Judge Richard Posner has made a rather startling insight in his podcast with Glenn Reynolds. It is a very simple idea to understand, and that is that given a choice between countering terror and protecting civil liberties, most courts in the US will protect civil liberties. That is because most judges in the US don't know much about countering terror, and judges tend to talk what they know. He suggests that what we need is a Counterterrorism Court. Something akin to what the French have is what I interpret, but I may be wrong. I'm not particulary fond of the nomenclature of an Inquisitorial Court, but then neither am I particularly sanguine about the prospects for a purely executive solution to terror.
I have argued that I expect that the more terrorist trials we hold in this country the better we will get at it. If the GWOT is to be refocused as an international police action we are going to have to do a better job of investigating. Posner opines that the FISA Court is really too narrowly focused on SIGINT to be broadly effective. I agree.
It is also becoming clearer to me that between what we have at Gitmo, old treaties, the Hamdan decision, it's a patchwork. I think there is a strong case for a new type of circuit court with new powers of investigation to handle the kinds of cases we are likely to encounter with Jihadists and non-state actors going forward. I think those who have, even under the influence of BDS, suggested that there is too much Executive power arrogated by GWBush are backing into the truth. I say that the Congress clearly isn't doing a decent enough job, and that anybody with gripes about Gitmo should be behind a new sort of judiciary power.

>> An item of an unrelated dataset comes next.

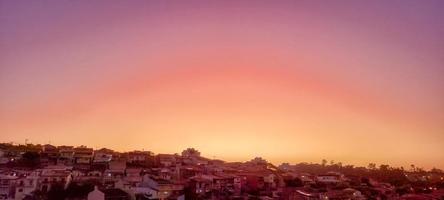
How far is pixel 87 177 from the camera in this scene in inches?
420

Everything is not war. War powers are not properly defined by precedent. GWB's lattitude given the mistakes of Iraq have wasted life and resources. Posner is onto something.
So what kind of confidence can we have that a special court will focus on terror suspects and not be especially corrosive of civil liberty? Is Posner someone we could trust in this regard? If not, then who? Are having new powers assigned to the judiciary a road to hell? Is the French model worthy of emulation? Or will we just shoot Osama in the head and be done with it - ie a take no prisoners attitude towards Jihadism.
I am particularly fond of Bush's phrasing of bringing the enemy to justice. The same old justice won't do.